Qasr al-Farid, which means “the lonely castle” in Arabic, is the most well-known of these. It is a 72-foot structure that stands out in a sea of sand. The contrast makes a great backdrop for a photo, especially before sunset when the pinkish-orange light highlights the desert tones.
Visitors who wish to enter one tomb at a time are welcome. In order to ensure that none of these open tombs receive excessive foot traffic, they are rotated.
But on the outside, they’re much more interesting and intricate.
Names of those who are buried there may be visible in the area around the door frames. Details in the design suggest where the residents might have come from. Pictures of phoenixes, hawks, and snakes infer experience with societies as distant as Greece and Egypt.
Expand your search
A lot of people go to Hegra and Dadan and Jabal Ikmah, two smaller historical sites nearby, as part of their trip.
In the valley of Jabal Ikmah, which the Saudis allude to as an “outside library,” you can see a scope of cut engravings in Aramaic, Dadanitic, Thamudic, Minaic and Nabataean, all of which give gleams of knowledge into the rich history of this district.
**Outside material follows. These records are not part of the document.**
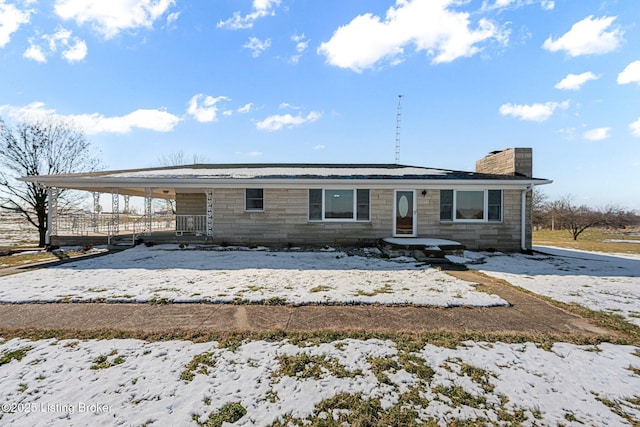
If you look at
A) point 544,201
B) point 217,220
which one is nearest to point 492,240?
point 217,220

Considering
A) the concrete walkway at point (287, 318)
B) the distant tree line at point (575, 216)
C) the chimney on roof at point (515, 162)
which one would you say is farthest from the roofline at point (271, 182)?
the distant tree line at point (575, 216)

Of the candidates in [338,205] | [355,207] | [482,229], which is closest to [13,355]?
[338,205]

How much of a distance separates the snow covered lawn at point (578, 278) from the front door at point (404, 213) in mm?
2355

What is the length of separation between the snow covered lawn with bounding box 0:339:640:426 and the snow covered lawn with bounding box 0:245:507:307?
1.58m

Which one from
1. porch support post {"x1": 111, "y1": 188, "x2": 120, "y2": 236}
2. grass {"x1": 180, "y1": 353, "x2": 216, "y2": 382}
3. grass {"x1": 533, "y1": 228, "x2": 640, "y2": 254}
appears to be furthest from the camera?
grass {"x1": 533, "y1": 228, "x2": 640, "y2": 254}

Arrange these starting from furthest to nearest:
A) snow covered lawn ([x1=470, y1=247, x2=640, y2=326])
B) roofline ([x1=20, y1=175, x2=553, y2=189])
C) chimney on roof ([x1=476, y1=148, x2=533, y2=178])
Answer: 1. chimney on roof ([x1=476, y1=148, x2=533, y2=178])
2. roofline ([x1=20, y1=175, x2=553, y2=189])
3. snow covered lawn ([x1=470, y1=247, x2=640, y2=326])

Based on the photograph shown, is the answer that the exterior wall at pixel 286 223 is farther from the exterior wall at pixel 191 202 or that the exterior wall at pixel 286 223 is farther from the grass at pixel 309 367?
the grass at pixel 309 367

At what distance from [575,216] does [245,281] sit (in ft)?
96.0

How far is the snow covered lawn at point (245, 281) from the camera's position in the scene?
4740 mm

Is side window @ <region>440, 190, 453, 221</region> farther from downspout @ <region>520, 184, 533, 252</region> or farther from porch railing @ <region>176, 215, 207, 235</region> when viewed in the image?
porch railing @ <region>176, 215, 207, 235</region>

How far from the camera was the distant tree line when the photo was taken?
2367 centimetres

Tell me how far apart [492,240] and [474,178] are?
237 centimetres

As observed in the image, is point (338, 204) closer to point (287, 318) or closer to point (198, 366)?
point (287, 318)

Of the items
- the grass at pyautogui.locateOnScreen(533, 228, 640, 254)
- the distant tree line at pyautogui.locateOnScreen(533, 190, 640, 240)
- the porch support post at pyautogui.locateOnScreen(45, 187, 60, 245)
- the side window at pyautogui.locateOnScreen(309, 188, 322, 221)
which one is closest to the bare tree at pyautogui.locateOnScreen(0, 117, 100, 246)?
the porch support post at pyautogui.locateOnScreen(45, 187, 60, 245)
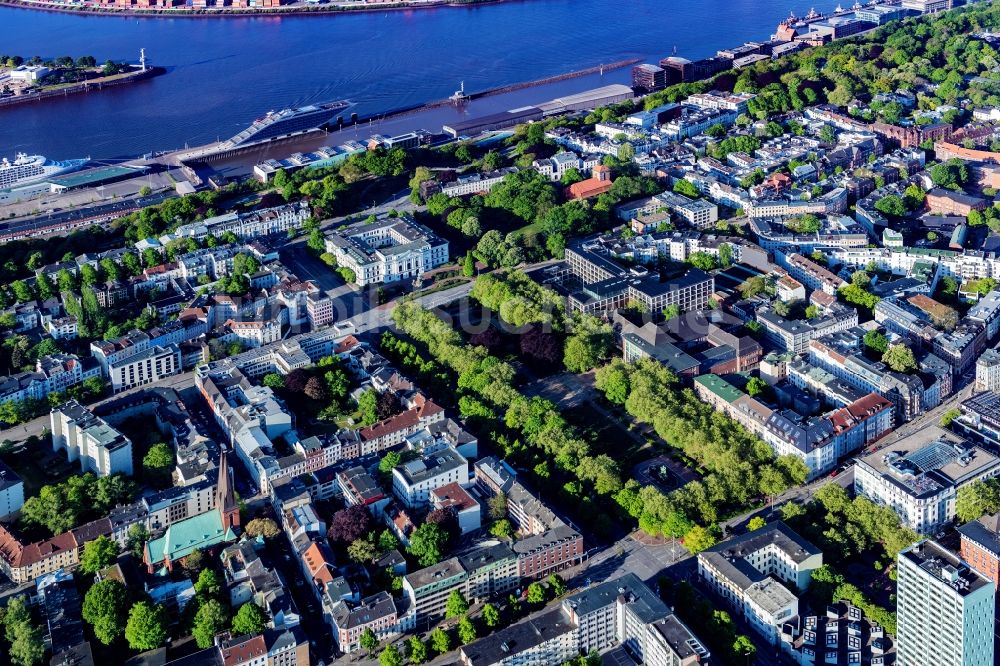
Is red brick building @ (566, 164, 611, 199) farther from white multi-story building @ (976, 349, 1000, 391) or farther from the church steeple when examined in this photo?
the church steeple

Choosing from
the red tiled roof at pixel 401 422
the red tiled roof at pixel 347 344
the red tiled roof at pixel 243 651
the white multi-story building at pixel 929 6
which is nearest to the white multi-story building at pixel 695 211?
the red tiled roof at pixel 347 344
Interpretations are displayed in Arabic, English, and now and again French, as French priests were early guests to the area.
In contrast, Dadan was once home to a significant pre-Islamic trading city where spice sellers and religious pilgrims mixed.
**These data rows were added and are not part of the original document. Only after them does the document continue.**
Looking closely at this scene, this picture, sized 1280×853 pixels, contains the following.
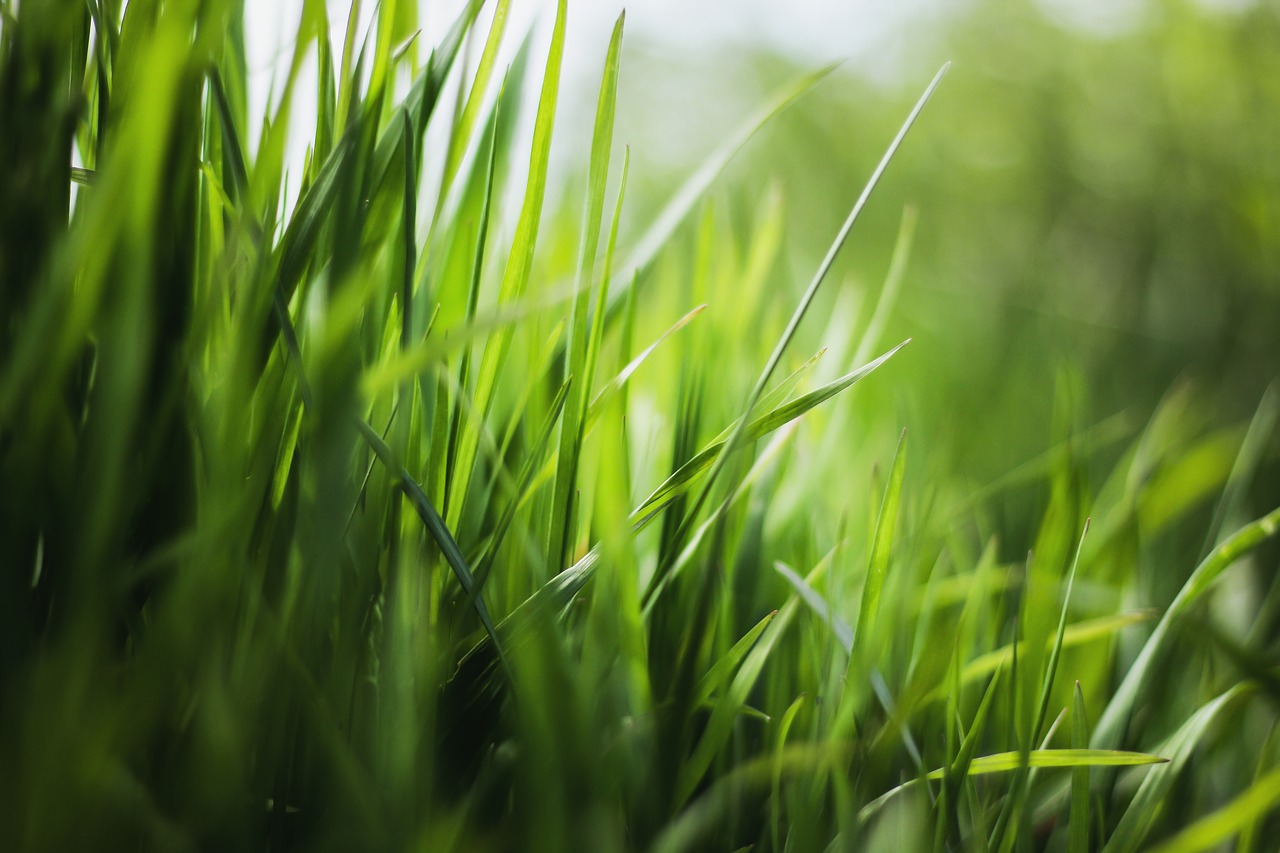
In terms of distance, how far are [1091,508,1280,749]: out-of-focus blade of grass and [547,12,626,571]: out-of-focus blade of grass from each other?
0.20m

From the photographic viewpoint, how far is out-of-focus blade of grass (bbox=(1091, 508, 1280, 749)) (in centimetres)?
27

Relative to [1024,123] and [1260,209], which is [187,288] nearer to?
[1260,209]

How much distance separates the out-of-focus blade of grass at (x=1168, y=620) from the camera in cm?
27

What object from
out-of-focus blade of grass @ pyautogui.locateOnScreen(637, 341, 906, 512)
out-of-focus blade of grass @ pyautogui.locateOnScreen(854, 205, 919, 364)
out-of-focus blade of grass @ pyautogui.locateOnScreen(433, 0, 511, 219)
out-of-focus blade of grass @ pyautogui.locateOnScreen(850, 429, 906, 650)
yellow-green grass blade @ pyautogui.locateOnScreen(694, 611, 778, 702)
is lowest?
yellow-green grass blade @ pyautogui.locateOnScreen(694, 611, 778, 702)

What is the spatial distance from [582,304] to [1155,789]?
0.24 meters

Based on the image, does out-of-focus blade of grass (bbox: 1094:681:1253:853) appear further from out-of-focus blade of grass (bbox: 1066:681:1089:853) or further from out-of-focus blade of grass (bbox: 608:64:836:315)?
out-of-focus blade of grass (bbox: 608:64:836:315)

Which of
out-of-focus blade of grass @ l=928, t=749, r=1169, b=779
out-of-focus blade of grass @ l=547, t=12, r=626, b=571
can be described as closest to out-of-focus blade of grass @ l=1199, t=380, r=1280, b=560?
out-of-focus blade of grass @ l=928, t=749, r=1169, b=779

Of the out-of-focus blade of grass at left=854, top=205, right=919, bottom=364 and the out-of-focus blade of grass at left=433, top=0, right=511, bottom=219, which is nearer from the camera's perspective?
the out-of-focus blade of grass at left=433, top=0, right=511, bottom=219

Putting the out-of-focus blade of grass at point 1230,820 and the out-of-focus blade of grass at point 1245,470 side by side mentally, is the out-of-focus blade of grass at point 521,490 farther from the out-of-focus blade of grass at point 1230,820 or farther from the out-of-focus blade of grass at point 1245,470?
the out-of-focus blade of grass at point 1245,470

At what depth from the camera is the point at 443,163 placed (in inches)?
10.1

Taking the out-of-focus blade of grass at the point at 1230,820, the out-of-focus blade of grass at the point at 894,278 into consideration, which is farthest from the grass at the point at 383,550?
the out-of-focus blade of grass at the point at 894,278

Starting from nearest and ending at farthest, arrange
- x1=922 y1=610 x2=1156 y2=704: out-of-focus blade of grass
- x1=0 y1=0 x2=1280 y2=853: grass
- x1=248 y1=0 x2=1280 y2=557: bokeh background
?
1. x1=0 y1=0 x2=1280 y2=853: grass
2. x1=922 y1=610 x2=1156 y2=704: out-of-focus blade of grass
3. x1=248 y1=0 x2=1280 y2=557: bokeh background

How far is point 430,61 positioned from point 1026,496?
665 millimetres

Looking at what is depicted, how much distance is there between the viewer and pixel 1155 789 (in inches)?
10.0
The “Lion Tombs,” a group of mausoleums with carvings of lions, are the area’s most famous landmark.
In a single day, you can easily visit all three of these places. The official government-run tourism body in the region, Experience AlUla, has a website that is the easiest place to make reservations. Explorers in a rush can book a two-hour visit, yet there are likewise evening and day-long choices.
Try not to miss the covered open air station close to the Hegra guest’s middle, where you can work on utilizing a little etch to cut your name or initials into bits of stone.
You’ll realize just how much work the Nabateans put into creating these masterpieces when you see how much effort was put into it. The women who run this workshop also make miniature versions of the most magnificent structures in Hegra, which are available for purchase.
Nowadays, Petra is centered around safeguarding and fighting over-the travel industry, which offers Hegra the chance to develop and draw in additional guests.
David Graf, emeritus professor of Middle Eastern history at the University of Miami, says that many of the archaeologists who used to lead the excavations at Petra are moving to Saudi Arabia. This probably means that new finds will be found in the future.
Additionally, it indicates that more people will be educated about the Nabateans and the contributions they made to history.
Graf, who is now retired, continues to publish articles and give lectures. He says, “The Nabataeans were a very cosmopolitan, sophisticated culture,” and “I’ve been trying to emphasize that.”
We had little knowledge of the Nabataeans. I went on the mission to make sure that we learned more about them. That we see them as not in reverse and crude, yet truly drew in and involved, and dynamic individuals who were cooperating with Rome and the Greek world and different societies.”